Le ofrece su hospitalidad, la hospitalidad de un criado, de un pobre. A menudo son los pobres los más hospitalarios, los más dispuestos a compartir. Tal vez porque no tienen nada, y cuando comparten, no pierden nada. Tal vez porque cualquier hombre se siente en comunión con cualquier otro cuando están reducidos a la condición de mera subsistencia. [Ulises, un arquetipo de la condición humana, 107]
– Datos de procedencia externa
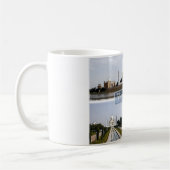 Taj Mahal - India - Koffiemok (Links)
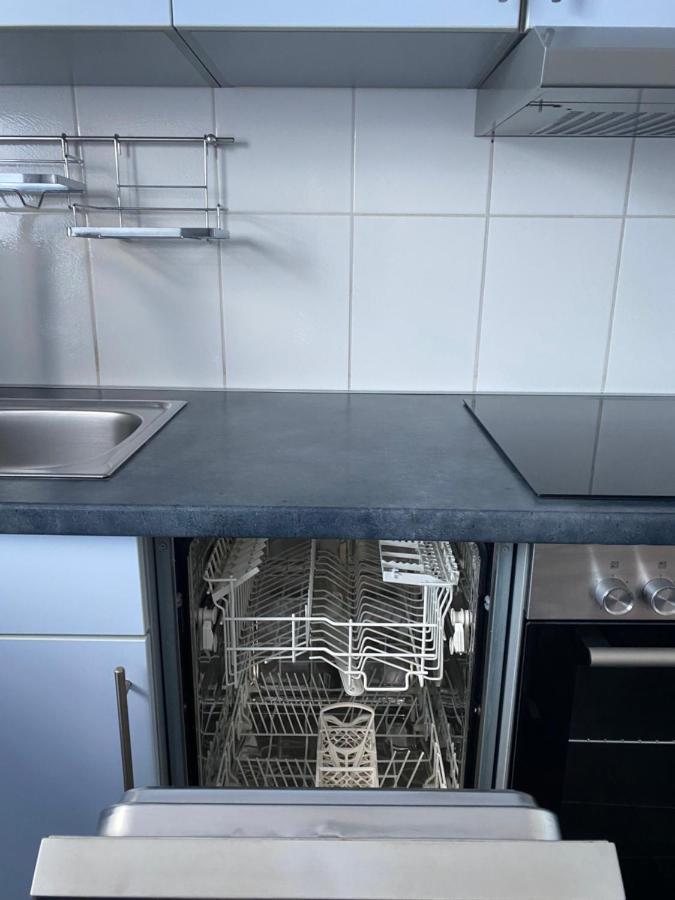 Wohnung Neunburg Vorm Wald Extérieur photo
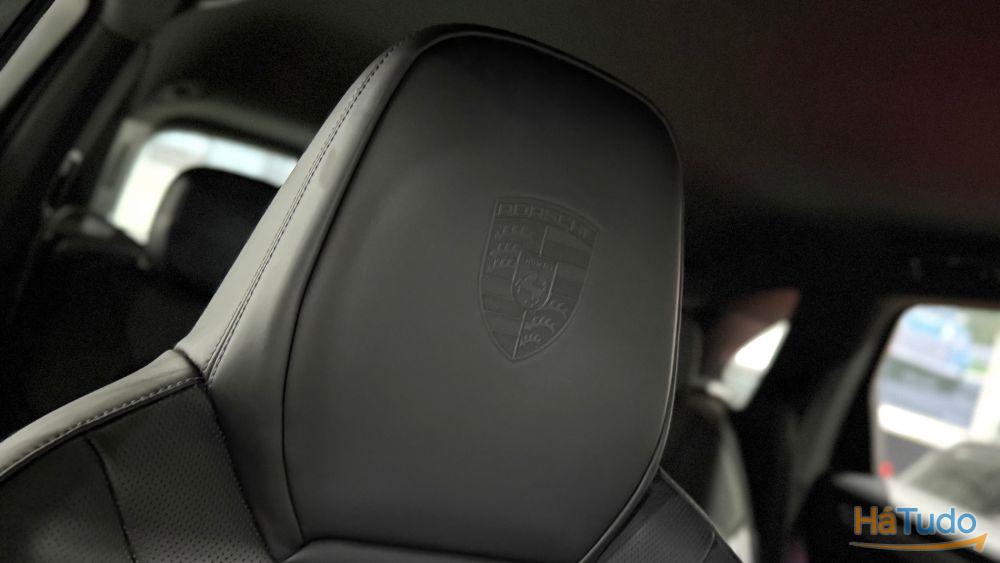 Porsche Cayenne E-Hybrid Porsche Cayenne E-Hybrid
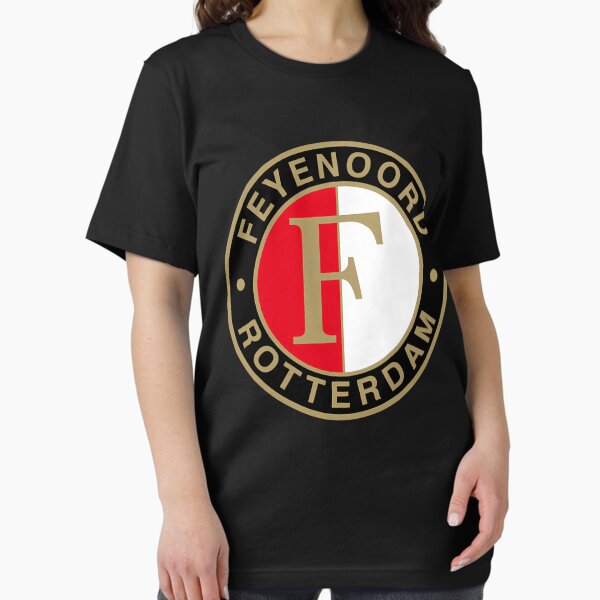 Aperçu de l'œuvre Logo de football de Feyenoord créée et vendue par FloridaPredov.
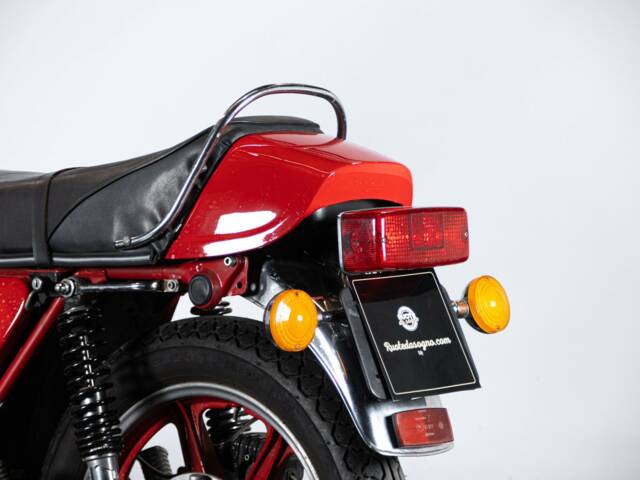 Yamaha XS 750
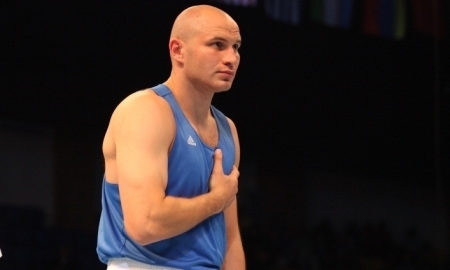 Иван Дычко: «Буду настраиваться только на победу завтра»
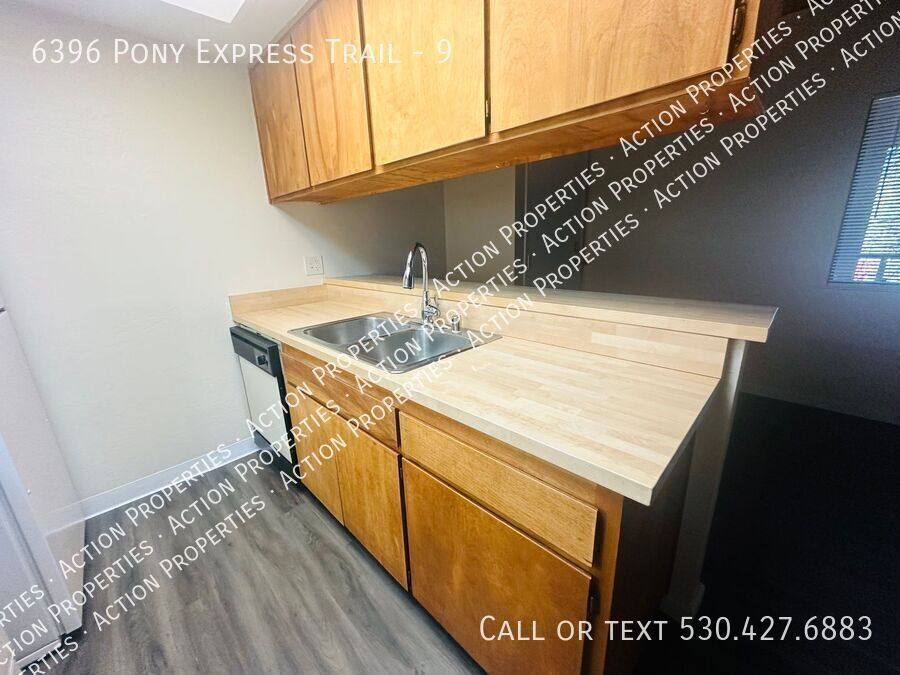 Apartment for rent at 6396 Pony Expressway Trail #9, Pollock Pines, CA 95726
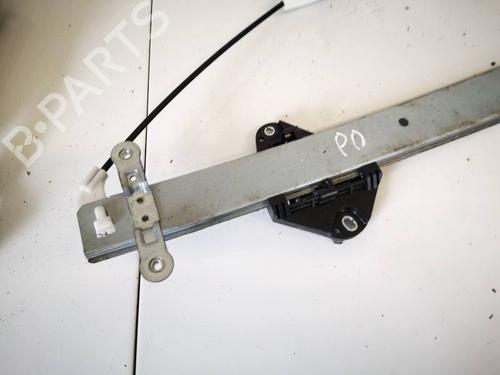 Front right window mechanism SUBARU LEGACY V (BM) 2.0 D AWD (BMD) | BP34973662C23 - Image 2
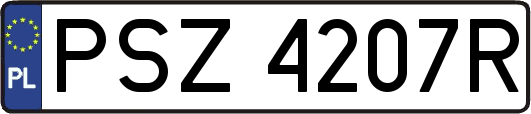 PSZ4207R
RhapsodistLa belleza de una narración tan vasta y compleja se aprecia tanto en la fortísima cohesión del conjunto, como en el acabado trabajo de los detalles. Hay uno que, siendo mínimo, no habrá pasado inadvertido. Únicamente Eumeo es interpalado directamente por el narrador: sí, muchos siglos antes de la experimentación vanguardista, Homero ensaya el mal llamado relato en segunda persona; es decir, la interpelación explícita a un narratario que habita el interior de la historia. Invito a hacerse una idea del impacto que esta apelación podría tener en un recitado público del poema: «Y, entonces, tú, porquero Eumeo, le contestatsté irritado»; «y, tú, Eumeo, le contestaste diciendo»… El uso de la segunda persona genera, evidentemente, un acercamiento entre narrador y personaje; pero, además, facilita e incluso obliga a una cierta identificación entre los oyentes de la declamación y el personaje. Sí, Eumeo es uno de los nuestros. Un común entre los mortales, aparentemente alejado de las peripecias heroicas y, sin embargo, un modelo acabado de humanidad.
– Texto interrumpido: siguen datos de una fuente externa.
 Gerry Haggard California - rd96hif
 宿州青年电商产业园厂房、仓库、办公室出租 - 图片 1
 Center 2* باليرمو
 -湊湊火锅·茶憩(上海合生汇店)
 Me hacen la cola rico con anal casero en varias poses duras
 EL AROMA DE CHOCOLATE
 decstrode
En 1942, el director de la Sinfónica de Cincinnati, E. Goossens encargó a Aaron Copland la composición de una fanfarria que acompañara el inicio de los conciertos de aquella temporada. Eran tiempos de confrontación mundial y Estados Unidos acababa de incorporarse a la batalla, en diciembre del 41. El gran compositor norteamericano ignoraba que aquella pieza se convertiría en una de sus obras más conocidas e interpretadas. Sin embargo tenía muy claro el espíritu y el objetivo de su composición: Fanfare for the Common Man. Al escucharla, uno no puede dejar de evocar el heroísmo de tantas personas anónimas que, sin presunción alguna, vivieron y viven comprometidos en la construcción de un mundo mejor. Son Eumeos de ayer y de mañana, también de hoy.